With that in mind Washington is studying ways to make the Lockheed Martin Corp F-35 more visible to Israeli radar systems, two sources said. Reuters could not determine if this would be done by changing the jet or providing Israel with better radar, among other possibilities.
Once a letter of agreement is signed, a fine may be levied against any party that terminates the deal. Several political and regulatory hurdles must be cleared before the sale may be completed and Capitol Hill aides cautioned a deal may not be possible this year.
Ellen Lord, the Pentagon's chief weapons buyer, told reporters in August that in general, the United States aims to complete a letter of agreement for new F-35 sales in about six months.
Because of the qualitative military edge restriction, which is enshrined in American law, the Lockheed Martin-made F-35 has been denied to Arab states while Israel has about 24 jets.
Defense Minister Benny Gantz headed to Washington last month for talks with his U.S. counterpart Mark Esper on maintaining Israel's qualitative military edge in the Middle East following the amid the new political developments and those to come.

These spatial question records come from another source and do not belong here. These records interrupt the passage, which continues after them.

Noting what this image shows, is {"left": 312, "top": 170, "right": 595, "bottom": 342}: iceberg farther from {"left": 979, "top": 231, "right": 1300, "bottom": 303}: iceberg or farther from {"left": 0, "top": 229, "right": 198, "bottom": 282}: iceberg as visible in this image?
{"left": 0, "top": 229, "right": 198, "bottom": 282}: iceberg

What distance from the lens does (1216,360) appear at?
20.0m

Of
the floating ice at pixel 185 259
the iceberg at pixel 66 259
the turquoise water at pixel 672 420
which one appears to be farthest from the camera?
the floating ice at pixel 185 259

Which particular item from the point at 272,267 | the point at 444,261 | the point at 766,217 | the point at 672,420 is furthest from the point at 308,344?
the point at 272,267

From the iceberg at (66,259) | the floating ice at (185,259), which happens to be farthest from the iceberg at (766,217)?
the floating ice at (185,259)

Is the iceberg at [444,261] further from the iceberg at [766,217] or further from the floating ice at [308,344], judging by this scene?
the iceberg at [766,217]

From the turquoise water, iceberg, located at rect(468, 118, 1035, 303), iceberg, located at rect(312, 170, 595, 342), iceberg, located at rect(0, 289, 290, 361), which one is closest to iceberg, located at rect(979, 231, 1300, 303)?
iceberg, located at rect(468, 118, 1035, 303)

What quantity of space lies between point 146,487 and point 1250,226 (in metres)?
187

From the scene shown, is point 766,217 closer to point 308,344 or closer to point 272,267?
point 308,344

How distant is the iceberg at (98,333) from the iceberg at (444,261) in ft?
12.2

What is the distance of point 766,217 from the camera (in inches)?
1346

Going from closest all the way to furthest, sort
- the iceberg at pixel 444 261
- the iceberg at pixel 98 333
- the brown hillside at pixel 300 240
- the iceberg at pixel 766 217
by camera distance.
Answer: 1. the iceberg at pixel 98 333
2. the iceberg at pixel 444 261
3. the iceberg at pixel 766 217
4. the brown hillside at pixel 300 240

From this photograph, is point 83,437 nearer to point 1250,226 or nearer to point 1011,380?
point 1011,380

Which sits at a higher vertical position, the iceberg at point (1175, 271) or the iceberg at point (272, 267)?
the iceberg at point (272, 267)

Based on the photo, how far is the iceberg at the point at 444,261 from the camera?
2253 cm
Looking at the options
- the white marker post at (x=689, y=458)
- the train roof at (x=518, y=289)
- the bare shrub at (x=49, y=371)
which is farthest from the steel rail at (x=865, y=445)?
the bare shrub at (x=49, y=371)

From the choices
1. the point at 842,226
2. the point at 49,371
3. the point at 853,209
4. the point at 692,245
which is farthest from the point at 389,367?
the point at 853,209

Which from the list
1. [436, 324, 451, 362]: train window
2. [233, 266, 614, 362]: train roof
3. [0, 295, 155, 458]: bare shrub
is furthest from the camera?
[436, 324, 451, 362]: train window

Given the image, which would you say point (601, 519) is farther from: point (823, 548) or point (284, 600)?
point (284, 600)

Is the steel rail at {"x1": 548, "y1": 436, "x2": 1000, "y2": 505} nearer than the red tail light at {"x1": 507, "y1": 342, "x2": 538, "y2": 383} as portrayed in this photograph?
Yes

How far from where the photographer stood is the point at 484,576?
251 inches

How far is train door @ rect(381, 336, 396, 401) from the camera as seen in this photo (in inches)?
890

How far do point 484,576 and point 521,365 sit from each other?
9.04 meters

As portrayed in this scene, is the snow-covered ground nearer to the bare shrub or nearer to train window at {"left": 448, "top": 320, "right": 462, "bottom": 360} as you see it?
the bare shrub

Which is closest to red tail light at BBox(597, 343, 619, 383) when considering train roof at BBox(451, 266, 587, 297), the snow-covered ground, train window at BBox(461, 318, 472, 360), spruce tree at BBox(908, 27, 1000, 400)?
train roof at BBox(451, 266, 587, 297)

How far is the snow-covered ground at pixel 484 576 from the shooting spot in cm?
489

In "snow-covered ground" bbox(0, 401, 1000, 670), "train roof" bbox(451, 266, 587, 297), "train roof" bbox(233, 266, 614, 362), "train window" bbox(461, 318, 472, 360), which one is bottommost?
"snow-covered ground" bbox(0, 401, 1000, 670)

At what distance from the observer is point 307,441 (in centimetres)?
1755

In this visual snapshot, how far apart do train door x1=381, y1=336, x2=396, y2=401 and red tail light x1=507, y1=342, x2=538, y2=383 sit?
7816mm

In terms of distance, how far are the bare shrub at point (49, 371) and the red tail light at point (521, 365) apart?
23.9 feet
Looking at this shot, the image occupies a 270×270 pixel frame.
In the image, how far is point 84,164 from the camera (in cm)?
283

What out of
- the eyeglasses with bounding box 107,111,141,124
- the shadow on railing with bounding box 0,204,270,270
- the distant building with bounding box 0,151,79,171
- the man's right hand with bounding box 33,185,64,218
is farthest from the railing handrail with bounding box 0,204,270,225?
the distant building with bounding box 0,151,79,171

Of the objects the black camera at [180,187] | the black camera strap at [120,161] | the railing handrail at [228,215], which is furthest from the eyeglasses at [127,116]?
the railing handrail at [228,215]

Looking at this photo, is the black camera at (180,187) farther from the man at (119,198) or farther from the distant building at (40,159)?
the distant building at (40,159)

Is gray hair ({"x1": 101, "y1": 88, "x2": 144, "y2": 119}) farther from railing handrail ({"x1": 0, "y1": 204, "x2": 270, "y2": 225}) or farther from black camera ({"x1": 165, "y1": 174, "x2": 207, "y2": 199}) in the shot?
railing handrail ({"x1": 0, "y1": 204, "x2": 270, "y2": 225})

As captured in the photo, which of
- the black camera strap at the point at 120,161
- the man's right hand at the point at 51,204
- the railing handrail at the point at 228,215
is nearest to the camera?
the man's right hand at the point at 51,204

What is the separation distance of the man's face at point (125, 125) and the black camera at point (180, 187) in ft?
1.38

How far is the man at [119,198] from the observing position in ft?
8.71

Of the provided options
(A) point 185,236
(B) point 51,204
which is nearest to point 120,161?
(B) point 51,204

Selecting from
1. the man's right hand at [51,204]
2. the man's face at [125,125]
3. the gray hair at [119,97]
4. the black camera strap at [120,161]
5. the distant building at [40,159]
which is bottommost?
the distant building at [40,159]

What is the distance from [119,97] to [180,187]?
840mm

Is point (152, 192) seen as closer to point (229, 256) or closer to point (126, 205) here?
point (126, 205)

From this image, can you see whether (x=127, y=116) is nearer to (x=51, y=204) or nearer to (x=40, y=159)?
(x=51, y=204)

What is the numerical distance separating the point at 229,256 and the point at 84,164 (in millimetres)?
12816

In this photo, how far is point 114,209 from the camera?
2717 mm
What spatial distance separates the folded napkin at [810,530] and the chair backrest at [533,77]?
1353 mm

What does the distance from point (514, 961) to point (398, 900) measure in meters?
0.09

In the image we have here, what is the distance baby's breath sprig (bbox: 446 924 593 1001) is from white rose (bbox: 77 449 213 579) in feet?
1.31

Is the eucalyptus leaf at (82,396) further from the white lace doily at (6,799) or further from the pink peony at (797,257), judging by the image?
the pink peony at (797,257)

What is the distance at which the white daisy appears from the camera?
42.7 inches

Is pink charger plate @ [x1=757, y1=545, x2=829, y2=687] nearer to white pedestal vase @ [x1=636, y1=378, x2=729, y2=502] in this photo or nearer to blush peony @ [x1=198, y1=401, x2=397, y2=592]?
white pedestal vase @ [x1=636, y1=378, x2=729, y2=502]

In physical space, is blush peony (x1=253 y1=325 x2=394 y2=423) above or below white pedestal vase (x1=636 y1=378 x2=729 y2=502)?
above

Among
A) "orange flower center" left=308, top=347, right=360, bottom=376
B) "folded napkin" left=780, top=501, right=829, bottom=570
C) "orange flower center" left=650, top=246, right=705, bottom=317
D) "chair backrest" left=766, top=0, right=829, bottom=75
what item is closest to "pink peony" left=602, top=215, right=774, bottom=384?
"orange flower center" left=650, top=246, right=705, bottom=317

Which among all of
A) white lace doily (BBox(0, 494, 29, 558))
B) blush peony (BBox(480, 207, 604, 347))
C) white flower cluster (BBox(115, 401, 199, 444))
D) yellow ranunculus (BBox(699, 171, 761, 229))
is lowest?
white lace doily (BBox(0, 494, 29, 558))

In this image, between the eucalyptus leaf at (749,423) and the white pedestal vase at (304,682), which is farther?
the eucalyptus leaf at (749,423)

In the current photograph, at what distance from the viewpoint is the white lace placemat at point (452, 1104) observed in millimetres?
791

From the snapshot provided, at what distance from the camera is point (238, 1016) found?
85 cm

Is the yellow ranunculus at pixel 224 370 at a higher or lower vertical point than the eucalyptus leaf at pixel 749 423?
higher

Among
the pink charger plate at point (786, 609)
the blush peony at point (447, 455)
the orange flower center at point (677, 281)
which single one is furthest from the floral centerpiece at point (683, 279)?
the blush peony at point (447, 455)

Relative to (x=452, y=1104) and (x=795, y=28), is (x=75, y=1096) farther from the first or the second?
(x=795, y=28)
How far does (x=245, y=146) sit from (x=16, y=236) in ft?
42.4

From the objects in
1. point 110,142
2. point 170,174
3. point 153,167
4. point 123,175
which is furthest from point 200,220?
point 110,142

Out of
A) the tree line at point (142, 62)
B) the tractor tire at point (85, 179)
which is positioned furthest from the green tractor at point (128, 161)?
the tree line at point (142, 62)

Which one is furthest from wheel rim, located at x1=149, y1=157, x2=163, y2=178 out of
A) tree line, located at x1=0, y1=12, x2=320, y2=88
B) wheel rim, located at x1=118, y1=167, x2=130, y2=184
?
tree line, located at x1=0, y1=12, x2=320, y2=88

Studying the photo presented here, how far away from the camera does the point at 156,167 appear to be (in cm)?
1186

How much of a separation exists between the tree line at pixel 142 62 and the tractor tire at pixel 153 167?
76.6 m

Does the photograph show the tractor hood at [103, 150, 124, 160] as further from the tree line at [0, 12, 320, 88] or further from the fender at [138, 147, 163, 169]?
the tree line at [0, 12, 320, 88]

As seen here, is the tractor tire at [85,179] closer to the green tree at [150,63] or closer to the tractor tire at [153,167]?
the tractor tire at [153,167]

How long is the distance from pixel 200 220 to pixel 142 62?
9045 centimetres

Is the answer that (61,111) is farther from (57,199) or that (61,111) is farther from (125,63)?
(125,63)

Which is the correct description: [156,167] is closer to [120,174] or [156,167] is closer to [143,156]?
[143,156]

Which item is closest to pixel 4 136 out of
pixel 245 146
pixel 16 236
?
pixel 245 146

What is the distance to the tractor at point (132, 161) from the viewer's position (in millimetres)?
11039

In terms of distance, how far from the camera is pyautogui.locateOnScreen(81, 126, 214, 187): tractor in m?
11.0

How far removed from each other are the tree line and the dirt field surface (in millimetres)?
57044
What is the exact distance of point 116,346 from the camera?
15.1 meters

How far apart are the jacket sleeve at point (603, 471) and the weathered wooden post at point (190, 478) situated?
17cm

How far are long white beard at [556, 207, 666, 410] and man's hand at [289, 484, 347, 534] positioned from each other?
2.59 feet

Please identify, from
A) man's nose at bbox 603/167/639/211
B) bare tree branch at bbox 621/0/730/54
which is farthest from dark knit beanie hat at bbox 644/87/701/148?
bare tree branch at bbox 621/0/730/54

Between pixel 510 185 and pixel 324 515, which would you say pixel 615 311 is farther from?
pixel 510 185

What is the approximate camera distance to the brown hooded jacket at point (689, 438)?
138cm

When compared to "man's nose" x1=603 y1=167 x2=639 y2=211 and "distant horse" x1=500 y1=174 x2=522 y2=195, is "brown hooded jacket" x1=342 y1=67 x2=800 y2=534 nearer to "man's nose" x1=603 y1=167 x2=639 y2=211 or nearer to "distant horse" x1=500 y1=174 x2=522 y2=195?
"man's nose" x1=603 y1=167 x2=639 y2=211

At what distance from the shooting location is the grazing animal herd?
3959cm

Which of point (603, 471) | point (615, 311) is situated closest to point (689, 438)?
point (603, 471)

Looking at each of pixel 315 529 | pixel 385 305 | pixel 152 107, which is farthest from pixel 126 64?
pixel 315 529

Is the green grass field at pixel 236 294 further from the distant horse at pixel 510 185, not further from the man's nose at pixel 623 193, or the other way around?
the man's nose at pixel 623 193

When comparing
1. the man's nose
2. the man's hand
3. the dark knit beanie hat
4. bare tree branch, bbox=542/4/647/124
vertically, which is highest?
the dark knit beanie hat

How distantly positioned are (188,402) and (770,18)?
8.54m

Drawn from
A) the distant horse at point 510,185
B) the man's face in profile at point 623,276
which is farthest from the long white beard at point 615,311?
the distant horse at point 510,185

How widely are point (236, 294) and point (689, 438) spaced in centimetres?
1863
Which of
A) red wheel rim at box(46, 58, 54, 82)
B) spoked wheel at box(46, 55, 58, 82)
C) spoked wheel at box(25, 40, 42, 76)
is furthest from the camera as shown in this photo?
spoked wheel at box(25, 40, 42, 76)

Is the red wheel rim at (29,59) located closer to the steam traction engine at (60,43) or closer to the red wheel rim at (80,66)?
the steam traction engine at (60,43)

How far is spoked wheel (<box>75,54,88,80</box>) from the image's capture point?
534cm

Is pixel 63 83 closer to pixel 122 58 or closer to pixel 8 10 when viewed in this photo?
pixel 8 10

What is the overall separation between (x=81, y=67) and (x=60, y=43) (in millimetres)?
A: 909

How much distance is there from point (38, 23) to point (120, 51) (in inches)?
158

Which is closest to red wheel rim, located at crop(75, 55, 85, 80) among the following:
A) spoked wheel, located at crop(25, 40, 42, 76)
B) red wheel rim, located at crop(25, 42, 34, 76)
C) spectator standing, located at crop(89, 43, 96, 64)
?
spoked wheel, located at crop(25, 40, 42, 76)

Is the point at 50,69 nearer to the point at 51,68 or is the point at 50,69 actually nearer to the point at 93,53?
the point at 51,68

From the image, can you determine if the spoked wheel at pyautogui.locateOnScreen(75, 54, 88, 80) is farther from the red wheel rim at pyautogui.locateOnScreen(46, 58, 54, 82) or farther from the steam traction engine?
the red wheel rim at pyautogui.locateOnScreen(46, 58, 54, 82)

Following the meeting, Esper publicly pledged to Gantz that the United States will actively preserve the IDF's military advantage in the area.
The meeting aimed to quell Israeli fears of future turnarounds in Arab countries, as had already happened during the Arab Spring when Mubarak's Egypt fell to the control of the radical Muslim Brotherhood.
As compensation, Israel demanded advanced U.S.-made aircrafts such as F-15 and F-35 fighter jets, transport helicopters, and probably also a V-22 helicopter.
The demands only intensified following the report of the potential U.S.-UAE arms deal, which received a silent agreement from Israel.
The United Arab Emirates, one of Washington's closest Middle East allies, has long expressed interest in acquiring the stealthy jets and was promised a chance to buy them in a side deal made when they agreed to normalize relations with Israel.
Prime Minister Benjamin Netanyahu denied that the deal with the UAE announced last month included the sale of the advanced aircraft, but that was later debunked by American officials and U.S. President Donald Trump, who said he would have "no problem" selling the Gulf states previously denied military hardware.